Oct. 24, 2010 –Thirtieth Sunday in Ordinary Time
After all, the Pharisee was respectable, as he reminded God in his prayer. He proclaimed himself clean of the sins of greed, dishonesty, and adultery. He pointed out that he fasted twice a week, instead of the once a week commonly practiced. He even asserted his own generosity, evidenced by tithing his entire income. The Pharisee was indeed respectable. He even sounds like the sort of parishioner many pastors would love to have. He’s never in trouble, and his pledge is always up to date.
It helped the Pharisee’s case that a Tax Collector had come to the temple at the same time. It would be hard to find a more dramatic contrast. Of course, no one likes to pay taxes, but the tax collectors in Israel at the time were resented on multiple levels. First of all, they were viewed a traitors, for they collected taxes for the hated Roman Empire, which had conquered Palestine, thus ending the Jews’ independent national life. Secondly, tax collectors obtained their own incomes by charging more than they had to turn over to the Romans. There were guidelines as to how much the tax collectors should demand, but there was no one to enforce the guidelines, and no one to appeal to if the tax collectors exceeded those limits. The Tax Collector, then, was an outcast – a traitor who associated with Gentile invaders and who was most likely both greedy and dishonest. He definitely was not respectable.

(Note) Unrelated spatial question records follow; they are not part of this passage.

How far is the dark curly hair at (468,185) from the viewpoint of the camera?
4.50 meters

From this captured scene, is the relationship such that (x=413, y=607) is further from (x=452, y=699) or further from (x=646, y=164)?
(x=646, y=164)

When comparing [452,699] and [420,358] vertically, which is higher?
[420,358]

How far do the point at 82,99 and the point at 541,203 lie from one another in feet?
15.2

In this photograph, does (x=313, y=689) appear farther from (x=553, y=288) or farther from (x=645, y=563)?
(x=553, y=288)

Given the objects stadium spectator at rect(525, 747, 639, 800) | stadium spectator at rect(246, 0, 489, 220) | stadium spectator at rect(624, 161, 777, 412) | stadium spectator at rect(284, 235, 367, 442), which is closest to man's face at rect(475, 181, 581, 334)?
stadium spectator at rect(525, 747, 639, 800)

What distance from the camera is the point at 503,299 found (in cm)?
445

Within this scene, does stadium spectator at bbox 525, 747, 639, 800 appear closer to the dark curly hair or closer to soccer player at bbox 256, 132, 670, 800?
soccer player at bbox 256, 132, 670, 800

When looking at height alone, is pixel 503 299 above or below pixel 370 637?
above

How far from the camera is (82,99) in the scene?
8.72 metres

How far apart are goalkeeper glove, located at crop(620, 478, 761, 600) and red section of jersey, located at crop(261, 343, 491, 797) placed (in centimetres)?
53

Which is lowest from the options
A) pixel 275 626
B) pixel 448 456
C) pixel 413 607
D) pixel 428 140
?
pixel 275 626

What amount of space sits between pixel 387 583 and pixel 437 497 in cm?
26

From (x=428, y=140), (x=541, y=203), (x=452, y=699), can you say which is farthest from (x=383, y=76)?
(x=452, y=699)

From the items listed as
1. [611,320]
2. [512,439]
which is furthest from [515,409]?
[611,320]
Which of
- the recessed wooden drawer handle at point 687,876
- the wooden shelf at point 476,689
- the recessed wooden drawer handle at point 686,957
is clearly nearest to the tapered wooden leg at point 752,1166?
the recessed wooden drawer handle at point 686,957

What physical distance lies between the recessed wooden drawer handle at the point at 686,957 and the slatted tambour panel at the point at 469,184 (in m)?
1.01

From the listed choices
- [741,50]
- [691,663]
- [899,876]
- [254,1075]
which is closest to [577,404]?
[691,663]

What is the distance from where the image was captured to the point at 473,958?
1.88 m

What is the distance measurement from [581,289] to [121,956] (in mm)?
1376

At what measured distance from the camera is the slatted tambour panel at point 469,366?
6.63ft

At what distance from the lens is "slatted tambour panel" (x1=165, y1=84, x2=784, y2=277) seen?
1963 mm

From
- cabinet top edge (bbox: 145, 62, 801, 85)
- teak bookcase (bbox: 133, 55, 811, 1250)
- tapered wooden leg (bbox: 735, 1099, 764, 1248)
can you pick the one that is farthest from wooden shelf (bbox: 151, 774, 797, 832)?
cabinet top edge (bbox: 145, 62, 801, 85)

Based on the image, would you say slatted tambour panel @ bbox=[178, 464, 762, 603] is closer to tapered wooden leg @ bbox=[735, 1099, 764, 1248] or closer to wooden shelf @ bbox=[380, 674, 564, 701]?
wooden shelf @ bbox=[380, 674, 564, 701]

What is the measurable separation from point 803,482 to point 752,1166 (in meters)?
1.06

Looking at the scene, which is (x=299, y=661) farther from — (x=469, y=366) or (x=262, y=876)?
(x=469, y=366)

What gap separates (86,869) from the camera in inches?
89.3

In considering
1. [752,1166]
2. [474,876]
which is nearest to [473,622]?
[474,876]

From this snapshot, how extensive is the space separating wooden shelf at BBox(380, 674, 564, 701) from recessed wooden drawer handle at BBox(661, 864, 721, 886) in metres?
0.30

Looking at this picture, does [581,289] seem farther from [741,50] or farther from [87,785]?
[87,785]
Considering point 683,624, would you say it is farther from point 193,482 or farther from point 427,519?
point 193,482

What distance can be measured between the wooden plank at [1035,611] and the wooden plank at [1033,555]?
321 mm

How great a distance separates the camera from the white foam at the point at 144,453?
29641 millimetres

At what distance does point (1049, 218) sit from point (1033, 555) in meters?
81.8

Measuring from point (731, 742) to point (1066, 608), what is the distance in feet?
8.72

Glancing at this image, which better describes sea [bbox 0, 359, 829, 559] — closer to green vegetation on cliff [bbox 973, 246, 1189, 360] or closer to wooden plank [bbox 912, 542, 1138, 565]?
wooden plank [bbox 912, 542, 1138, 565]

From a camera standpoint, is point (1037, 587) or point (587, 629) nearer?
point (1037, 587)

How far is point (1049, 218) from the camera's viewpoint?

And yet God accepted the prayer of the Tax Collector, but not the prayer of the Pharisee. Why?
The key to this parable is found in Jesus’ opening line, “The Pharisee took up his position and spoke this prayer to himself, ‘O God, I thank you.’” While in form addressed to God, his main point is his own self-congratulation and his desire to remind God of all his good qualities. There is no real thanksgiving to God for anything except his self-satisfaction, no real thanks for any gifts or graces God has bestowed upon him.
The prayer of the Tax Collector is different. He knows that under his own power he has fallen flat. Without God’s grace and forgiveness, he has no hope. So all he can do is address God with humility and penitence, “O God, be merciful to me a sinner.” God accepts such a prayer and offers his mercy.
This parable then is one more example of a theme that runs through Scripture: God’s ways are not our ways. It’s proclaimed in many places in both Old and New Testaments. Here Jesus sums up the message in the statement, “Everyone who exalts himself will be humbled, and the one who humbles himself will be exalted.”
The reading from 2 Timothy 4 would seem to contradict Jesus’ message in the parable. St. Paul is recounting the sufferings he’s experienced for the sake of the Gospel and declares his steadfastness despite the opposition, “I have kept the faith.” It may sound a bit like the Pharisee, but there is a crucial difference. For Paul, God – not himself – is the principal actor: The Lord will rescue him and bring him safe to his kingdom and award him the crown. Besides, what’s so respectable about being a prisoner?
So to return to our initial question, is it a sin to be respectable? Of course not, if we’re motivated by love of God and thankfulness for his gifts and gratitude for his grace and mercy. That’s the motivation of stewardship, anyway, gratitude to God. But Jesus died to make men holy, not to make them respectable, even though sometimes Christians have seemed to confuse those attributes.
However, if we live respectable lives so that other people will praise us, well, how much do we really care about God’s opinion?